Teatro
Rifrazioni, tra noir e melodramma
06-10-2009
di Maria Rita Sciarrone
L’8 settembre alle 21.30 al Teatro Don Bosco verrà rappresentato “Rifrazioni”, spettacolo teatrale interamente realizzato grazie al fondo che l’Ateneo maceratese mette ogni anno a disposizione degli studenti per attività culturali, sportive e di tempo libero. L’ingresso è gratuito.
Il progetto, è stato presentato da Carlo Rogante, studente di Scienze Politiche, grazie all’appoggio di Officina Universitaria.
Il soggetto è ispirato al romanzo “Fino alla fine del mondo” di Jonathan Arpetti, il cui testo è stato scritto dal drammaturgo milanese Marco di Stefano, mentre la regia è stata affidata ad Antonio Mingarelli, le scene e i costumi sono di Elisabetta Salvatori e l’organizzazione a cura di Giuliana Carassai.
Lo spettacolo inizia con la voce fuori campo di Francesco, interpretato da Carlo Rogante, un ragazzo di 24 anni in coma, che parlando in prima persona dalla stanza d’ospedale in cui è ricoverato, ci racconta la sua storia. “Francesco – spiega Mingarelli – inizialmente non sa perché è finito in coma, ma pur non essendo in grado di comunicare sente e capisce tutto ciò che succede attorno a lui”. Grazie allo sviluppo di una capacità – detta scientificamente sogno lucido – ha la possibilità di decidere quali sogni fare riuscendo a vivere una vita alternativa.
“I sogni che lui fa – continua il regista- non sono perfetti: s’inceppano, si deformano e gli rivelano elementi che lui aveva relegato nel suo Inconscio, rappresentato da Rebecca Liberati”.
Da qui il titolo dell’opera, che si riferisce proprio al fenomeno fisico per cui gli oggetti, in questo caso i personaggi, vengono deformati dalla percezione della mente.
Al capezzale di Francesco si alternano via via la madre, interpretata da Fulvia Zampa, il migliore amico, Eugenio Olivieri, e la sua fidanzata, Eleonora Giovanardi. Quest’ultima ci spiega come il suo personaggio ha un ruolo fondamentale nella vicenda, che – senza voler svelare nulla allo spettatore – muta in continuazione e spesso rappresenta più una proiezione nella mente di Francesco.
Dal canto suo, il protagonista, ci racconta come il suo personaggio sia un ragazzo dalla personalità complessa che andrà chiarendosi nei suoi tratti più marcati alla fine dello spettacolo. “All’inizio, infatti – ci spiega Rogante – lo troviamo insicuro, infantile, per poi rivelarsi una persona violenta, possessiva e malato di un amore morboso nei confronti di una persona che vorrebbe manovrare come una marionetta”.
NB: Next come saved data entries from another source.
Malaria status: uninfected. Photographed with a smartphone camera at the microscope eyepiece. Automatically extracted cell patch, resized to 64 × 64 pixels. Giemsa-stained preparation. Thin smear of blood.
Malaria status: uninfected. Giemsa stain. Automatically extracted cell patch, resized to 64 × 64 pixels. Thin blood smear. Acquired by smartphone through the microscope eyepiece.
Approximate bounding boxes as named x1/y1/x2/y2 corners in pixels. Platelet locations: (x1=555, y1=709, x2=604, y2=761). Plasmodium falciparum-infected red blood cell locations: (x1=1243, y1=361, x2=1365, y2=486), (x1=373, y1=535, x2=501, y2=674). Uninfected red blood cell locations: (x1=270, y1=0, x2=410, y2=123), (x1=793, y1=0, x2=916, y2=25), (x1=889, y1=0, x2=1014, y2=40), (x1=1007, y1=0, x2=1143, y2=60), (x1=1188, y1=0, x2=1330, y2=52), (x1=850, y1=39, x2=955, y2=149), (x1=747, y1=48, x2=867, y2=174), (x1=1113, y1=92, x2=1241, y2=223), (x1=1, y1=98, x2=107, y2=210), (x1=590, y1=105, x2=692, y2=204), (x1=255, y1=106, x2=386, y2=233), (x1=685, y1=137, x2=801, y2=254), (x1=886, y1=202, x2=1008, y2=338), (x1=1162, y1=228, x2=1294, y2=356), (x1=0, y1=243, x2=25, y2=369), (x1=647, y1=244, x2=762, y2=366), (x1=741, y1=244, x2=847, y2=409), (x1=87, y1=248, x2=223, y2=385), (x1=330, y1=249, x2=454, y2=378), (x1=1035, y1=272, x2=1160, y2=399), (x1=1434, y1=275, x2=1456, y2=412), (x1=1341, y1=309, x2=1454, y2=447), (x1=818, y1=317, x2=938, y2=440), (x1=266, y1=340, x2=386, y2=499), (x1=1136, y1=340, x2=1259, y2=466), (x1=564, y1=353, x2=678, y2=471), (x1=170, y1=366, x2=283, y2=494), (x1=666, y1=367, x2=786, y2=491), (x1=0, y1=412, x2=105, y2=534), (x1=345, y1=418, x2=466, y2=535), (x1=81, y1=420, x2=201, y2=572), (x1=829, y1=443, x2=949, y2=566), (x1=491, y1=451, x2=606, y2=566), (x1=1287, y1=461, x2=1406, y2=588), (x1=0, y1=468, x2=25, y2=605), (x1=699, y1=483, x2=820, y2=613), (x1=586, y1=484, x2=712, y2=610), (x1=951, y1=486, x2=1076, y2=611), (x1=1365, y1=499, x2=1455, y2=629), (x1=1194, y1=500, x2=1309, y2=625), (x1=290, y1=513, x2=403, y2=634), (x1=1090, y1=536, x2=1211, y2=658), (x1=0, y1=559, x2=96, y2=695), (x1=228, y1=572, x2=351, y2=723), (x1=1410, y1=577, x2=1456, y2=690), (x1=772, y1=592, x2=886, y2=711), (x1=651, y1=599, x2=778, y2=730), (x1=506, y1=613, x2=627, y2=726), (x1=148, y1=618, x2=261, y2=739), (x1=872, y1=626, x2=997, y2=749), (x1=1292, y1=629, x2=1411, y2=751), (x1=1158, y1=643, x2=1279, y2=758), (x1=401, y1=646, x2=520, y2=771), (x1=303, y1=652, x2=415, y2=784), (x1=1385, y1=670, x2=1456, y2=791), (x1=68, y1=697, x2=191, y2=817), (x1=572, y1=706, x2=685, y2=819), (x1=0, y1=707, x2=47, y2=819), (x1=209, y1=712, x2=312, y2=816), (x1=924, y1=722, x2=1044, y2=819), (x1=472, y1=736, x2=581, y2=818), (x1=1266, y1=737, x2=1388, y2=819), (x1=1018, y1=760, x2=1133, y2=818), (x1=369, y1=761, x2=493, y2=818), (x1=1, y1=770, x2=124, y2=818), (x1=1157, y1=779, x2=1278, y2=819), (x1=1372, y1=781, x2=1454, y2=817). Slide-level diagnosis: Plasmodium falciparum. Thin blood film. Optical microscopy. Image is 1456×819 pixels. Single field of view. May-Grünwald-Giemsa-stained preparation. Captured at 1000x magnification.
Tra sogno e realtà, la trama s’intreccia vorticosamente a partire dalla scenografia che ricalca quella che è la chiave di lettura implicita nel testo, “il rapporto tra sogno e realtà che si sovrappongono” sottolinea ancora Mingarelli.
“Proprio perché non c’è una divisione netta tra i due piani – aggiunge la Giovanardi – si crea un’ambiguità tale che alla fine il confine tra i due mondi viene ampiamente superato per fondersi in un tutt’uno”.
Uno spettacolo impegnativo che ha richiesto una lunga preparazione, ma anche un banco di prova per gli studenti, che si sono trovati a recitare con attori professionisti provenienti da rinomate scuole di teatro milanesi come il Piccolo e il Paolo Grassi.
“Un’iniziativa – ha concluso Carlo Rogante – quella dell’Università di Macerata, che spicca nel torpore che a volte sembra avvolgere la nostra città, anche se a mio avviso dovrebbe essere maggiormente pubblicizzata visto che io ne sono venuto a conoscenza per puro caso”.
Un ringraziamento va infine alla Compagnia O.Calabresi e ai Salesiani per la messa a disposizione dei locali e del Teatro.